"...karşımda biber gazıyla içine kimyasal madde karıştırılmış basınçlı su ile 'yakıcı' olmuş bir 'kucaklayıcılık' var. Yakıcı, dahası 'öldürücü' bile olabilen bir kucaklama. Fakat sevgi ve sevecenlikle ilintili olmadığı kesin."
"Çağının vicdanı - yani öyle bir insan ki, gerçeğin hiçbir yalana benzemediğine daha en baştan inanmış insan. Tarih, varlık nedenini böyle insanların da yaşamış olmalarına borçludur."
Söylenen bütün yalanların gerçek yüzü, bazen gerçek anlamda dine gönül vermiş bir cami imamının, gerçeği çarpıttığı veya sakladığı takdirde insanlığından olacağına inanan bir görgü tanığının, bazen somut kanıtlar olmaksızın bir kararın altını imzalamakla bir "hukuk insanı" kimliğiyle adalete ihanet edeceği bilincini taşıyan bir yargıcın, bazen de önüne getirilen yaralıya şifa verme çabalarına girişmezden önce: "Bu, hangi saftandır?" diye sormakla Hipokrat Andı'nı kirleteceğinden emin olan bir tıp insanının vicdanından yansıtılır.

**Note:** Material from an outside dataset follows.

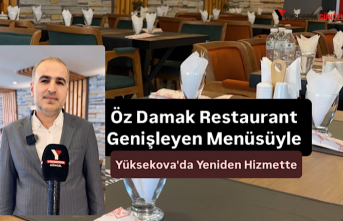 Öz Damak Restaurant Genişleyen Menüsüyle Yüksekova'da Yeniden Hizmette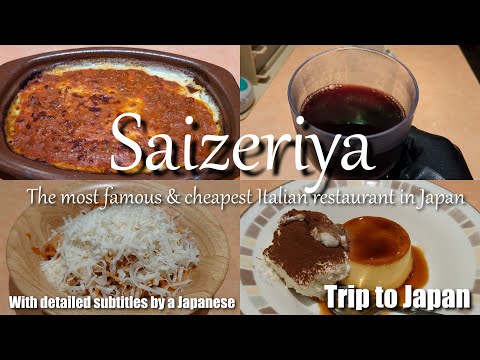 Hướng dẫn về Saizeriya, nhà hàng Ý nổi tiếng e rẻ nhất Nhật Bản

"...olup bitenler karşısında eleştirel tutum almayan bir uğraş, sanat adını taşıyamaz; hele hele gerçekleri kısmen de olsa perdeleme amacına hizmet eden çabaların sanatın çatısı altında yer alabilmesi imkânsızdır."

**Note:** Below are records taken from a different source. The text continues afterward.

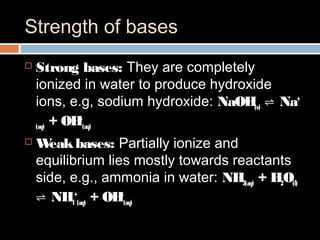 Strength of bases
 Strong bases: They are completely
ionized in water to produce hydroxide
ions, e.g, sodium hydroxide: NaOH(s) Na⇌ +
(aq) + OH-
(aq)
 Weakbases: Partially ionize and
equilibrium lies mostly towards reactants
side, e.g., ammonia in water: NH3(aq) + H2O(l)
NH⇌ 4
+
(aq) + OH-
(aq)
 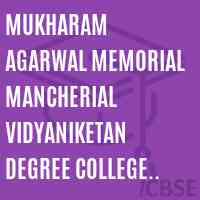 Mukharam Agarwal Memorial Mancherial Vidyaniketan Degree College for Women, # 7-163, Ganga Reddy Road, Mancherial Logo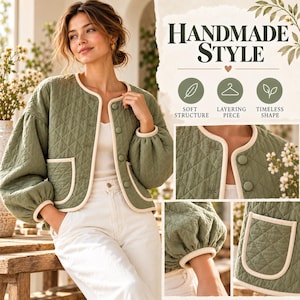 Könnte beinhalten: Eine olivgrüne Steppjacke mit rundem Ausschnitt, langen Puffärmeln und cremefarbener Paspelierung. Die Jacke hat eine Knopfleiste vorne und zwei aufgesetzte Taschen. Der Text auf dem Bild lautet: HANDMADE STYLE, SOFT STRUCTURE, LAYERING PIECE, TIMELESS SHAPE.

Yarı dalgın bakışlarıyla daha geminin güvertesinde uzanmış yatarken bir yandan güvertedeki büfelerin başında deliler gibi yiyip içen saraylıların doymak bilmez açgzölülüğünü ibretle izleyen, öte yandan ise aynı güvertenin hemen altında, küreklerin başında forsaya çakılmış olan kölelerin iniltilerine, sırtlarına inen kırbaç seslerine ve bucurgatlardan yükselen seslere kulak veren Vergilius'un kafasında şekillenen soru, sanat açısından neredeyse ölümcüldür: "Ben, hep yüceltilmiş, övgülere boğulmuş dizelerimle bu dünya halinde bir değişiklik yaratabildim mi?"